Exercise details:
As the answer, give exactly the lines of the records below from the one with "W680 NTNV Westford Mill Nautical Beach Bag" through the one with "Hayam's Unicef run", ends included and pictures left out.

Provided data:
^^^^
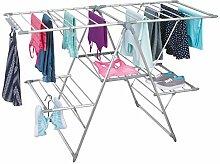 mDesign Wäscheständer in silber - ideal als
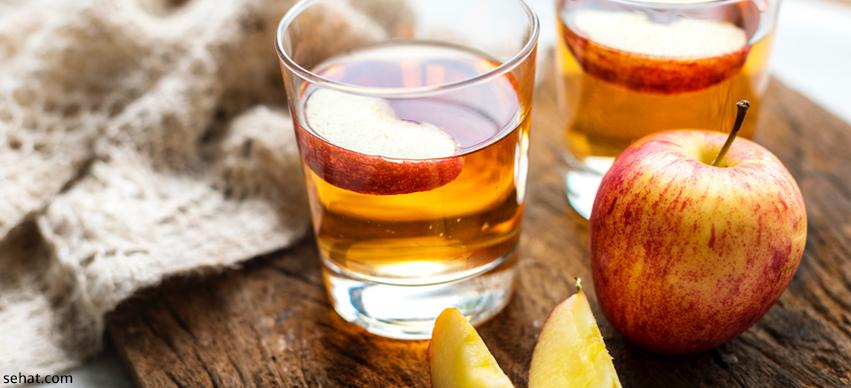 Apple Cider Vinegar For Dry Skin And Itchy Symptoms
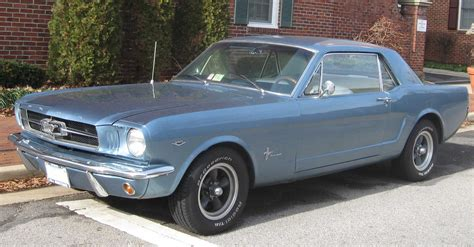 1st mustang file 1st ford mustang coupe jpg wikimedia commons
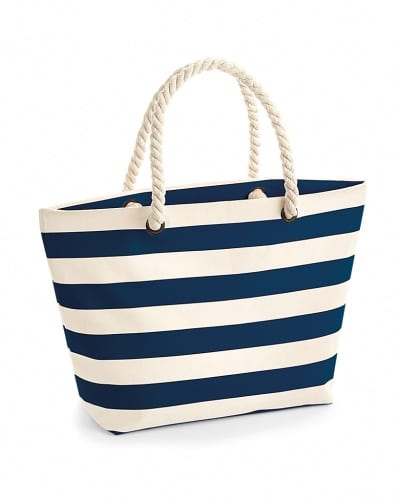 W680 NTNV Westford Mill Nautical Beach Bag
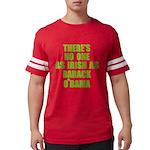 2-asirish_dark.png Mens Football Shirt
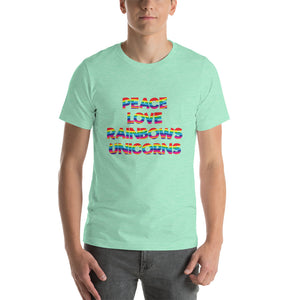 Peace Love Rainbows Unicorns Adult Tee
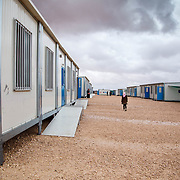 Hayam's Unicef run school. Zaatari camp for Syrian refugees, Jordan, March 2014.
^^^^
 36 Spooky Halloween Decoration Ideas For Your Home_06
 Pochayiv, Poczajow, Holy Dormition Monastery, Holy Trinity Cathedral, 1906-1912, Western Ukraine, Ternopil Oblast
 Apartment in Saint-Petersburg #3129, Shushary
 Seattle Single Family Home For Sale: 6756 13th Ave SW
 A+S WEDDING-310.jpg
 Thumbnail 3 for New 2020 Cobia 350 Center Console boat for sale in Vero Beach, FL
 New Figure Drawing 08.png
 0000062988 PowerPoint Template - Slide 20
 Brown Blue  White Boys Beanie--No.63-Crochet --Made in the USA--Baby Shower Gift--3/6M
^^^^
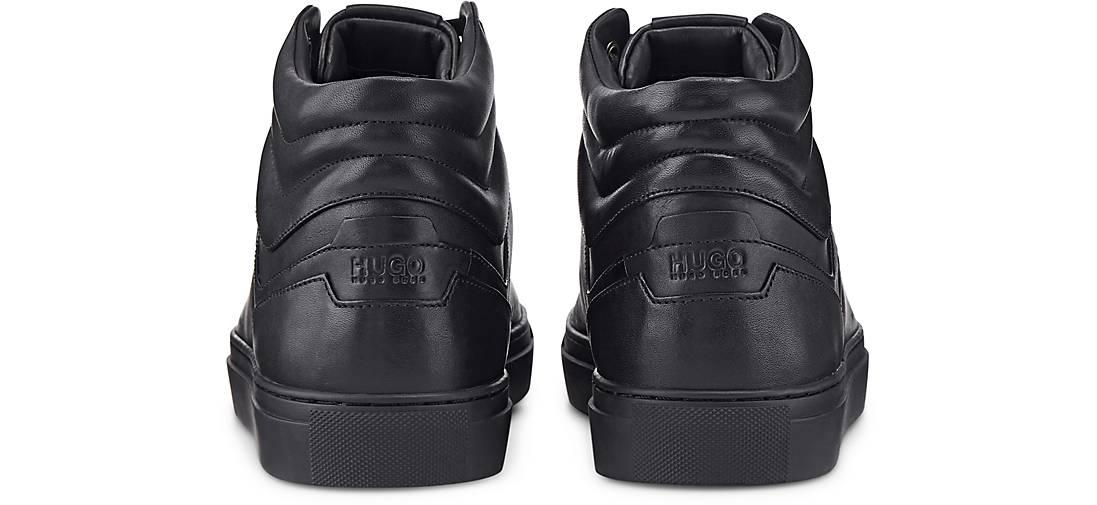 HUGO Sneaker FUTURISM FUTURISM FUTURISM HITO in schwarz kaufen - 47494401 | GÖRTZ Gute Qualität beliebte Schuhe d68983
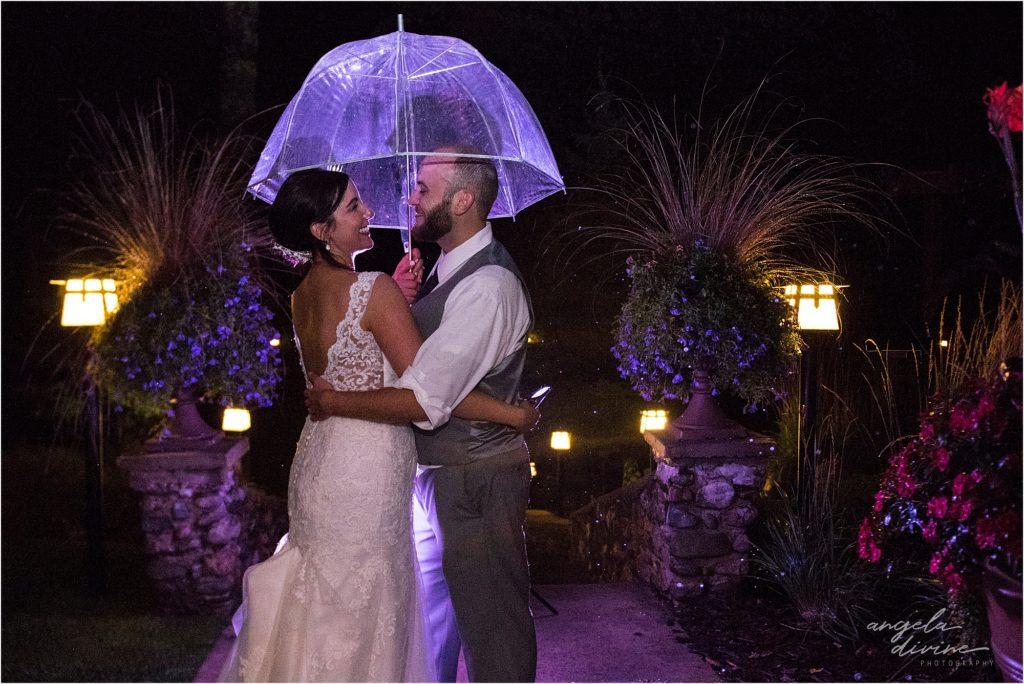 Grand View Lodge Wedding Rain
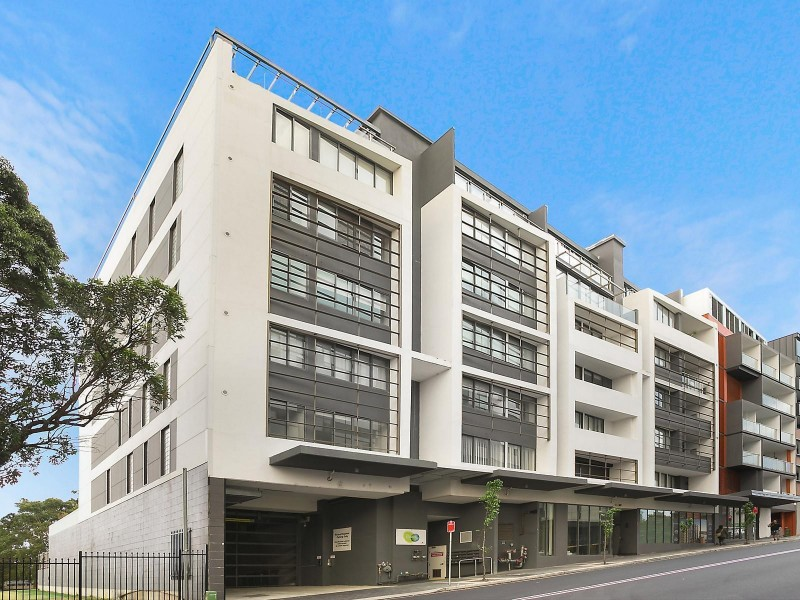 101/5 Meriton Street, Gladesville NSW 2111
^^^^
Answer to this task:
 W680 NTNV Westford Mill Nautical Beach Bag
 2-asirish_dark.png Mens Football Shirt
 Peace Love Rainbows Unicorns Adult Tee
 Hayam's Unicef run school. Zaatari camp for Syrian refugees, Jordan, March 2014.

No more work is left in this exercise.